With this number on the line, teams will have to stick to their values ​​for ride height, vertical stiffness and aero setup for the rest of the weekend.

The only exceptions to this will be jacking up the car, if the weather changes, cooling settings, tire pressure changes, or front wing angle adjustment.

If a team cannot deliver a configuration that meets the AOM figure, they will be required to produce a configuration sheet with the lowest AOM they can and increase the static ride height by 10mm.

The penalty for failing to comply with the AOM number is clear.

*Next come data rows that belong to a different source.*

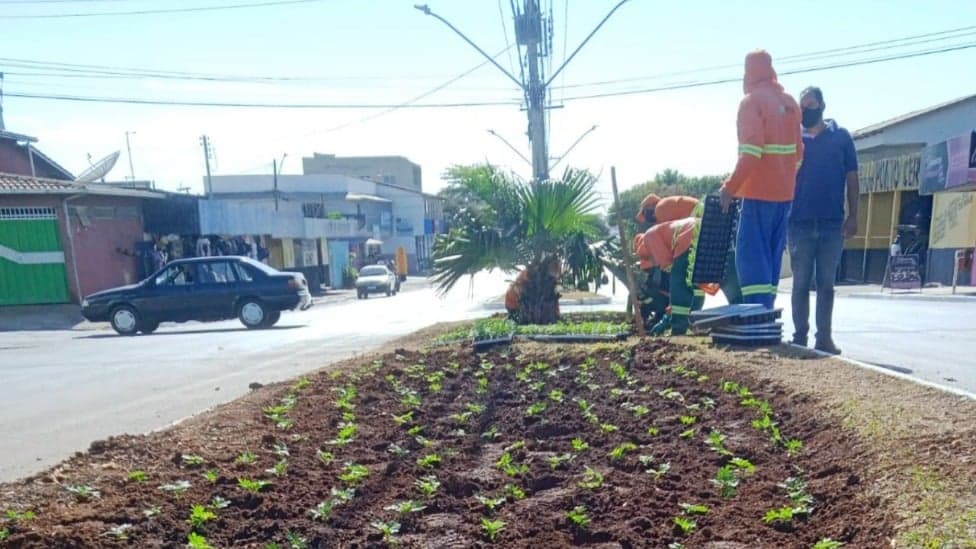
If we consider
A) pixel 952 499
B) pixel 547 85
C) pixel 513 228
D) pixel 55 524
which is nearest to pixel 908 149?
pixel 547 85

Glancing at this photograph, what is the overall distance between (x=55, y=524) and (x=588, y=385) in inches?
132

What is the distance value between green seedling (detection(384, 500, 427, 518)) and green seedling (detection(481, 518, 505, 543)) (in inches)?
14.2

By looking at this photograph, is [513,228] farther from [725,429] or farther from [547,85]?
[547,85]

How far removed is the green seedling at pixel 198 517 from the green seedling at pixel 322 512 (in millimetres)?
423

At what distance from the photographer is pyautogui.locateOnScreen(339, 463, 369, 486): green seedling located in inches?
126

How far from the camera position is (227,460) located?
3529 mm

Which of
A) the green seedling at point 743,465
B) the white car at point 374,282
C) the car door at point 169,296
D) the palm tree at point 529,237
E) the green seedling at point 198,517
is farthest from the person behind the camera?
the white car at point 374,282

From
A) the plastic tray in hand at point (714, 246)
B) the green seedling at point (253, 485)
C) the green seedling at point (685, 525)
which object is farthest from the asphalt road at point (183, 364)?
the green seedling at point (685, 525)

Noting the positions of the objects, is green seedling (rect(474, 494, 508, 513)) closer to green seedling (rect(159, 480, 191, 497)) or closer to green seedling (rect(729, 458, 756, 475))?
green seedling (rect(729, 458, 756, 475))

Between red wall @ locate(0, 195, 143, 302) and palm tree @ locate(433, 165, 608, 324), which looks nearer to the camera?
palm tree @ locate(433, 165, 608, 324)

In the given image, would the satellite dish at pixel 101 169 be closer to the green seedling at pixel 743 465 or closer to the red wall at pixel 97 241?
the red wall at pixel 97 241

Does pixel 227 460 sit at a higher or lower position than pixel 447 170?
lower

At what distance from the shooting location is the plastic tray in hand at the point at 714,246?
19.0 feet

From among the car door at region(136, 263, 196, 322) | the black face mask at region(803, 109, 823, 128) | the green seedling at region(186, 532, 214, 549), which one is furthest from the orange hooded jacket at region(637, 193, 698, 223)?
the car door at region(136, 263, 196, 322)
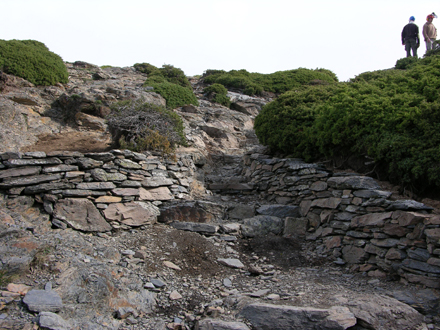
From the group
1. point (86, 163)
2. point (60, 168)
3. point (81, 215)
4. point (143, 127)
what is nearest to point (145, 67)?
point (143, 127)

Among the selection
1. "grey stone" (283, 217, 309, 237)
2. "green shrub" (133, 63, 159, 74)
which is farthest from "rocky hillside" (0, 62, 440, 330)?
"green shrub" (133, 63, 159, 74)

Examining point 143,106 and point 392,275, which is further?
point 143,106

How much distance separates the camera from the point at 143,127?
8.00 meters

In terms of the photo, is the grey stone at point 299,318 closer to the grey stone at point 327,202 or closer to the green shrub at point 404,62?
the grey stone at point 327,202

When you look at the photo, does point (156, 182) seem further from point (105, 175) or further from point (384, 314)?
point (384, 314)

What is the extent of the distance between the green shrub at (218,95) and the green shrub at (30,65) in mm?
6947

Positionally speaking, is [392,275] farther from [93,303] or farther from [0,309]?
[0,309]

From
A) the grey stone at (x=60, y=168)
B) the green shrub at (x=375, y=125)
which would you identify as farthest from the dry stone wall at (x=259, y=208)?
the green shrub at (x=375, y=125)

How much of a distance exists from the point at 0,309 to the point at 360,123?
6.68 m

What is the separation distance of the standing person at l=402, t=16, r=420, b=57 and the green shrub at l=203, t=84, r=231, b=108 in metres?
8.19

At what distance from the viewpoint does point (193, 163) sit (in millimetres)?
8391

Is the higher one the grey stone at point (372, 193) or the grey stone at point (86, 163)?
the grey stone at point (86, 163)

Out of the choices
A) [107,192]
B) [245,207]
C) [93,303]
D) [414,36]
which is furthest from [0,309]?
[414,36]

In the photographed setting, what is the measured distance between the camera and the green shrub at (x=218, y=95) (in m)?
16.0
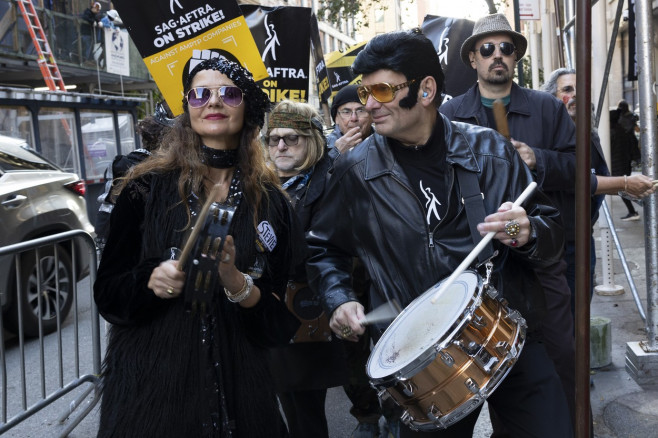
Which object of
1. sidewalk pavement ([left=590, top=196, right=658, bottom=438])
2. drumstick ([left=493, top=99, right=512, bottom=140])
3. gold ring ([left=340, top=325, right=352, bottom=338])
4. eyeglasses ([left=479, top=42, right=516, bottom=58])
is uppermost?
eyeglasses ([left=479, top=42, right=516, bottom=58])

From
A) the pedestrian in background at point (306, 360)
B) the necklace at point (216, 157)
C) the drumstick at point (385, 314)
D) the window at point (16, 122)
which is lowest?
the pedestrian in background at point (306, 360)

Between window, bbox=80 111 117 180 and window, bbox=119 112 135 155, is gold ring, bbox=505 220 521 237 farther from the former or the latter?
window, bbox=119 112 135 155

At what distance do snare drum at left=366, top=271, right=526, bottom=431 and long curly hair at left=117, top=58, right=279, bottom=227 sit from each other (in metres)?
0.67

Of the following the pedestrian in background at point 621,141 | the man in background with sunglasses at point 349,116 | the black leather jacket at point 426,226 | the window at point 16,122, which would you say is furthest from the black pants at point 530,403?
the window at point 16,122

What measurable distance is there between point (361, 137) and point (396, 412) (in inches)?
115

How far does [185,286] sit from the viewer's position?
221cm

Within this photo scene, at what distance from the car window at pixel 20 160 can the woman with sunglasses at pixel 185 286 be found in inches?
201

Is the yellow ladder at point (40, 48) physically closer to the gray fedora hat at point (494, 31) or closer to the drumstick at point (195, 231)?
the gray fedora hat at point (494, 31)

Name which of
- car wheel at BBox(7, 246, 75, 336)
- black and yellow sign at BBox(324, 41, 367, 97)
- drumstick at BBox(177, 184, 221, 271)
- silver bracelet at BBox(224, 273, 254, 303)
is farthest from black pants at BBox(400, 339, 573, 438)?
black and yellow sign at BBox(324, 41, 367, 97)

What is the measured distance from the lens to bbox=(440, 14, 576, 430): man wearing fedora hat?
3.41m

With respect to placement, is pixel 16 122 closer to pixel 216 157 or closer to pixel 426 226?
pixel 216 157

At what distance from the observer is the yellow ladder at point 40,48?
55.9 feet

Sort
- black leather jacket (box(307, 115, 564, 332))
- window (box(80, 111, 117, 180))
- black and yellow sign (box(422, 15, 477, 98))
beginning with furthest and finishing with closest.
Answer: window (box(80, 111, 117, 180))
black and yellow sign (box(422, 15, 477, 98))
black leather jacket (box(307, 115, 564, 332))

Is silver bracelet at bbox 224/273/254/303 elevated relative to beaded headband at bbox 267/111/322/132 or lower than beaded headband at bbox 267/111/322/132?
lower
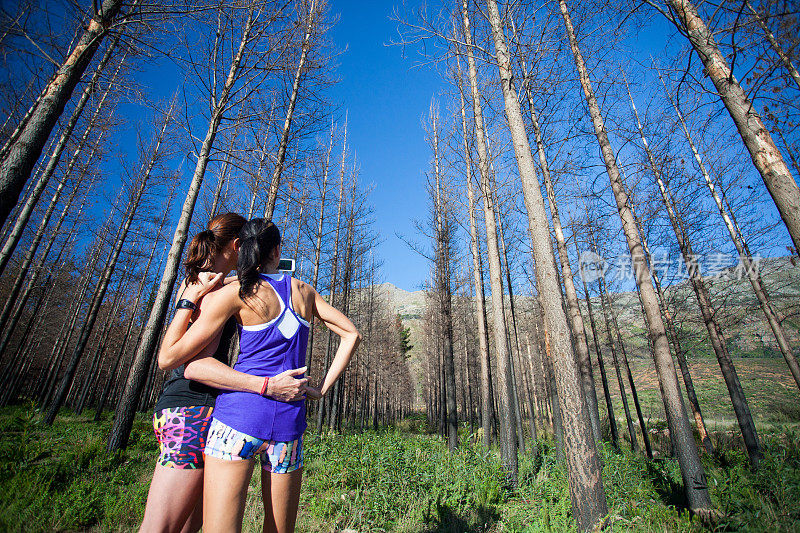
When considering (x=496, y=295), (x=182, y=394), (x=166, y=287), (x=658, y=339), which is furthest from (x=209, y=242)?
(x=658, y=339)

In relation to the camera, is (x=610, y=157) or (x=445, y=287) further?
(x=445, y=287)

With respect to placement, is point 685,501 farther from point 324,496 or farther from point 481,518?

The FIA ​​has warned teams that if cars bounce too much and exceed set limits, they risk being disqualified from an event.

This would be done until Article 1.3 of the 2022 F1 Technical Regulations which relates to ‘dangerous construction’. The rule states: “The stewards may exclude a vehicle whose construction is considered dangerous.”

If teams agree on procedures for determining an AOM figure, which many within the paddock are skeptical of, then the FIA ​​could try to provide a metric for when the car is running on track.

Sparks fly from the back of Lando Norris, McLaren MCL36

Sparks fly from the back of Lando Norris, McLaren MCL36

Photo by: Steven Tee/Motorsport Images

Longer term changes

Whether or not classifying the AOM is a success or proves infeasible, the FIA ​​is determined to produce better rules by 2023 and beyond that will eradicate the porpoise problem.

He wants teams to support this push in CFD by testing potential modifications to the cars that could help reduce the current generation of cars’ propensity for bouncing.

As options that could be considered, Tombazis wrote: “Geometries to be investigated could include raising the floor edges, lowering the floor deck, removing the leading edge wing, etc. We are also open to possibility. to allow for greater floor stiffness, through additional suspension, if this is deemed beneficial.”

Discussions with the teams are planned at an upcoming meeting with the technical directors with a view to starting the change process for next year.